Creative AE-5 (ES9016) and AE-7 (ES9018) uses single-chip multichannel DACs, as well as Asus Strix Raid Pro (ES9006) and DLX(ES9016).
AE-9 uses a non-pro ES9038 as stereo output and ES9006 for other channels and it is out of your €250 budget. Also, the design is pretty silly. If they use a breakout box, they should put all analog circuitry in the breakout box rather than putting them on the PCIE card. The PCIE card should only have digital I/O and DSP/controller chips, not analog RCA jacks, opamps and DAC chips.
Reviews:
https://www.ixbt.com/multimedia/asus-strix.shtml
https://reference-audio-analyzer.pro/en/report/dac/creative-sound-blaster-ae-5.php
https://reference-audio-analyzer.pro/en/report/dac/asus-strix-raid-pro.php
https://reference-audio-analyzer.pro/en/report/dac/asus-strix-raid-dlx.php
The measurements look decent but what made me worry is some of the cards like AE-5, AE-7 and Strix Raid Pro are not using premium ADCs so analog loopback test are rather meaningless. Furthermore, Stirx Raid DLX in the reviews has a non-flat and leaky digital filter with about 3dB attenuation at 20kHz and a lot of imaging above Nyquist. On the other hand, the cheaper Strix Raid Pro uses a standard sharp filter. Don't know if the digital filters are configurable in the driver or not.

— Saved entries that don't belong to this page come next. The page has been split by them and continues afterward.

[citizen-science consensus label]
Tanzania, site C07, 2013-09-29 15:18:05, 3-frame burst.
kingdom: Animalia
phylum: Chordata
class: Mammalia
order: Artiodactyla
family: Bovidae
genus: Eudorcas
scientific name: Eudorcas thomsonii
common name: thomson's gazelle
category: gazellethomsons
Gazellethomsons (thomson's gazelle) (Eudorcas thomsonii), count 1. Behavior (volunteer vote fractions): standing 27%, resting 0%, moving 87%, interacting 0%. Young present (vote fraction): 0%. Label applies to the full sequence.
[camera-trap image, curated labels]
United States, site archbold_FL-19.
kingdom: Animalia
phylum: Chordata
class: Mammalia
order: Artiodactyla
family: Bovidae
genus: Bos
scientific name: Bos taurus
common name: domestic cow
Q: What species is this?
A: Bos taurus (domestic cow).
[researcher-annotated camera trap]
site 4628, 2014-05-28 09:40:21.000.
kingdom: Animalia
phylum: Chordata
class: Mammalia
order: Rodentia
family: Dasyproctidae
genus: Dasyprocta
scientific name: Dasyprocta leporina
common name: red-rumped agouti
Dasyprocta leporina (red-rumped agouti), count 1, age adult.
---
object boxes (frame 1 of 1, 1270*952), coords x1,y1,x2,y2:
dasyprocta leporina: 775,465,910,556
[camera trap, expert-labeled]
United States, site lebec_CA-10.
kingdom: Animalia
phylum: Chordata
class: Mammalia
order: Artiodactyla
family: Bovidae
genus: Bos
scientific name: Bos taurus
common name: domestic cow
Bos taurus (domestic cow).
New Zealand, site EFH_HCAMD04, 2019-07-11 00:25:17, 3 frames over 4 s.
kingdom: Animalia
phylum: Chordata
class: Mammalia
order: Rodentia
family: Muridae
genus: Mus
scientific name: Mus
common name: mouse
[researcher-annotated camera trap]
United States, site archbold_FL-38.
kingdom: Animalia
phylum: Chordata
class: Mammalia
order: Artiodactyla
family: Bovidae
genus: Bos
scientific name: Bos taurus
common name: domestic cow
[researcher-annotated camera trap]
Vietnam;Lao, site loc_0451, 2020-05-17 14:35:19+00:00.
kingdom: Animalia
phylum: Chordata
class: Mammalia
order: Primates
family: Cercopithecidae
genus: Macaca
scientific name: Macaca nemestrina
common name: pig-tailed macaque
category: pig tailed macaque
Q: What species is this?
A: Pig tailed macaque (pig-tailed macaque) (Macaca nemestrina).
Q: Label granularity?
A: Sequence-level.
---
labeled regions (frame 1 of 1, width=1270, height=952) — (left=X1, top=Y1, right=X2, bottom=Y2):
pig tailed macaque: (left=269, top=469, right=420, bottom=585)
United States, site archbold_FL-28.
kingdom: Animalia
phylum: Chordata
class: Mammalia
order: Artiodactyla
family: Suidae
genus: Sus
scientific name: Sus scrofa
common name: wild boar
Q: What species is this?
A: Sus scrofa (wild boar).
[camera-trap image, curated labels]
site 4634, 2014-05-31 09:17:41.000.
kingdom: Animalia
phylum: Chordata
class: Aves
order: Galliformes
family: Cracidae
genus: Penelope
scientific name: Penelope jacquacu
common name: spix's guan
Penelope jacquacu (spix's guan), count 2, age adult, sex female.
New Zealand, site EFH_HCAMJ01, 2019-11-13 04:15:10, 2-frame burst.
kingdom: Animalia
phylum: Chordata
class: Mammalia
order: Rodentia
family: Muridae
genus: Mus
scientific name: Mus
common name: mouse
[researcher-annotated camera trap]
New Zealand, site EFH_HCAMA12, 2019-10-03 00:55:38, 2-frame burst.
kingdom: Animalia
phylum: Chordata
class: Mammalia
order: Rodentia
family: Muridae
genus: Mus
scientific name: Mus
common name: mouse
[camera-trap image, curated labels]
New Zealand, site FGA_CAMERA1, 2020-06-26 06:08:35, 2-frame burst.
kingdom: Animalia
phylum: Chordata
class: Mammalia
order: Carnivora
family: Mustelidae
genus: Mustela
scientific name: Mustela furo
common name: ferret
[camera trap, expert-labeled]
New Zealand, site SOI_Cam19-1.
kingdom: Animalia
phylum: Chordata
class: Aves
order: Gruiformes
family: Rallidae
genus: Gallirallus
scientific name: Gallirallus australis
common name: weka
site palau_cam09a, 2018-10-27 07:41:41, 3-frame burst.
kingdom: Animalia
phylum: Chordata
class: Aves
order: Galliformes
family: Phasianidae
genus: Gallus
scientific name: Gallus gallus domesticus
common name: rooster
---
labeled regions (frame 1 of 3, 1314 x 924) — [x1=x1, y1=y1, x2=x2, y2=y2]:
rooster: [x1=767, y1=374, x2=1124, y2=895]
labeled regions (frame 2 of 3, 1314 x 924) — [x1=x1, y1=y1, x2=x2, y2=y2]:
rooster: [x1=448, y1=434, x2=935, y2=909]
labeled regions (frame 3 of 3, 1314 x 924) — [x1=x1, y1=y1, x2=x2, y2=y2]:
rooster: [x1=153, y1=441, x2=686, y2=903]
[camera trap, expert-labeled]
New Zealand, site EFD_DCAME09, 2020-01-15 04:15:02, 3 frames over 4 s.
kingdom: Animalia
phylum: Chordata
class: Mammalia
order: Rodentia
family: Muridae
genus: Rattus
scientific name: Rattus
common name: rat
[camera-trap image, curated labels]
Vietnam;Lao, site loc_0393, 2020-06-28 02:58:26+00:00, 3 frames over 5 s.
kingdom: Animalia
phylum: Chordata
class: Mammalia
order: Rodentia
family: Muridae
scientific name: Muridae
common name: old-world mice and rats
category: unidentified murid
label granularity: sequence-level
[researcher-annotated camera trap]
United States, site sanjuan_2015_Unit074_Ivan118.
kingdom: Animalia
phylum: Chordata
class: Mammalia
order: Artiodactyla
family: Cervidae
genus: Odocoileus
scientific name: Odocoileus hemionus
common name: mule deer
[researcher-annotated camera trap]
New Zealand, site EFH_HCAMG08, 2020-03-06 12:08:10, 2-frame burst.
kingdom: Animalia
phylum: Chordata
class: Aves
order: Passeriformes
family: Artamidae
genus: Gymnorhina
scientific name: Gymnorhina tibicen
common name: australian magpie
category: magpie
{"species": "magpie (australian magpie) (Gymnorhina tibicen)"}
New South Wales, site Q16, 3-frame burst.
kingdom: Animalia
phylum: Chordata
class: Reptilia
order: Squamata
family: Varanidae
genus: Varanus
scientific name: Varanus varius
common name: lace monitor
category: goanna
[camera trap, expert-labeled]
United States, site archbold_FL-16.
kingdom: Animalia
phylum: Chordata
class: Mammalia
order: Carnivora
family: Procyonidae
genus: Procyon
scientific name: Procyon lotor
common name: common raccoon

Also, RCA jacks on the PCIE card itself is a bad design. PCIE 1x card only has very few pins and the contact area with the slot is small and pretty insecure. Inserting and removing the RCA plugs can cause trouble and make the card unrecognizable, requiring users to open the case and reinsert the card. I can say this as a user of the X-Fi Titanium HD which also has RCA jacks.